Из учителей были тоже старые знакомые, как Павел Васильич Огнев, известный гимназисткам по рассказам братьев.. Он в младших классах преподавал русский язык, а в старших - словесность. Катя сначала ужасно его боялась, а потом убедилась, что в нем не только не было ничего страшного, а напротив, это был очень добрый человек по натуре. Он был высокого роста, с немного одутловатым лицом и близорукими, выпуклыми глазами, придававшими ему сердитый вид; длинные белокурые волосы редко были причесаны гладко, и синий бархатный воротник мундира всегда был засален. Огнев душой любил свой предмет, постоянно горячился и терпеть не мог плакс. Гимназистки потихоньку подсмеивались над засаленным воротником его мундира, над его красными руками и произношением на "о", но за всем тем Огнев пользовался большим авторитетом, как человек справедливый, не мирволивший богатым ученицам, которых он называл "тепличными растениями". В обеих гимназиях он почему-то был известен под названием "Бедной Лизы"; когда и кто дал это глупое название - неизвестно, но оно неизменно переходило от одного курса к другому. Незадолго до поступления наших девочек в гимназию у Огнева умерла жена, и он пользовался особенным вниманием всех женщин, маленьких и больших. На время были позабыты и его засаленный воротник, и нечесаные волосы, и красные руки, и несчастная буква "о".

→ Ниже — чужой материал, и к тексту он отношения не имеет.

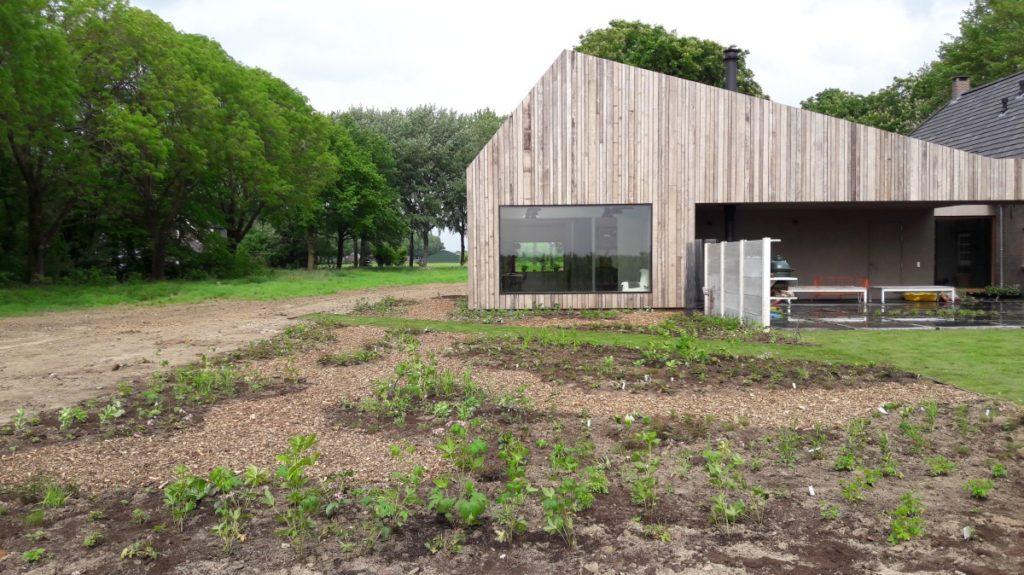 Een fraaie vaste planten tuin met paadjes van houtsnippers wat een prachtige overgang is naar het landelijk gebied om de woning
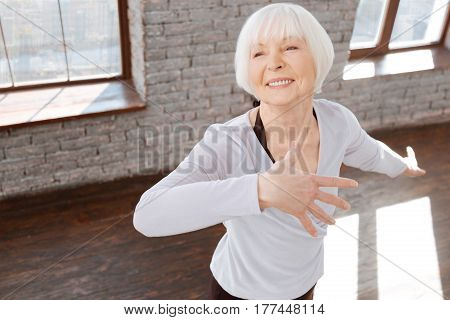 Full of joy. Elegant delighted aged woman performing in the ballroom while demonstrating grace and learning new dance step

Огнев славился, как хороший чтец. С младших классов он читал своим ученицам стихи любимых авторов и производил известное впечатление.
- Есть мысли и чувства, которые не укладываются в будничные фразы,- ораторствовал Огнев в первом классе.- Есть явления природы, которые поражают нас, и мы можем говорить о них только стихами, чтобы вполне выразить наше настроение. Например, вот как поэт описывает Волгу:
Как слезу любви из ока,
Как холодный пот с чела,
Волгу-матушку глубоко
В море Каспий пролила!..
Кате ужасно нравились всякие стихи, а эти она относила прямо к родной Лаче, вспоминая свою поездку с Григорием Иванычем в Курью.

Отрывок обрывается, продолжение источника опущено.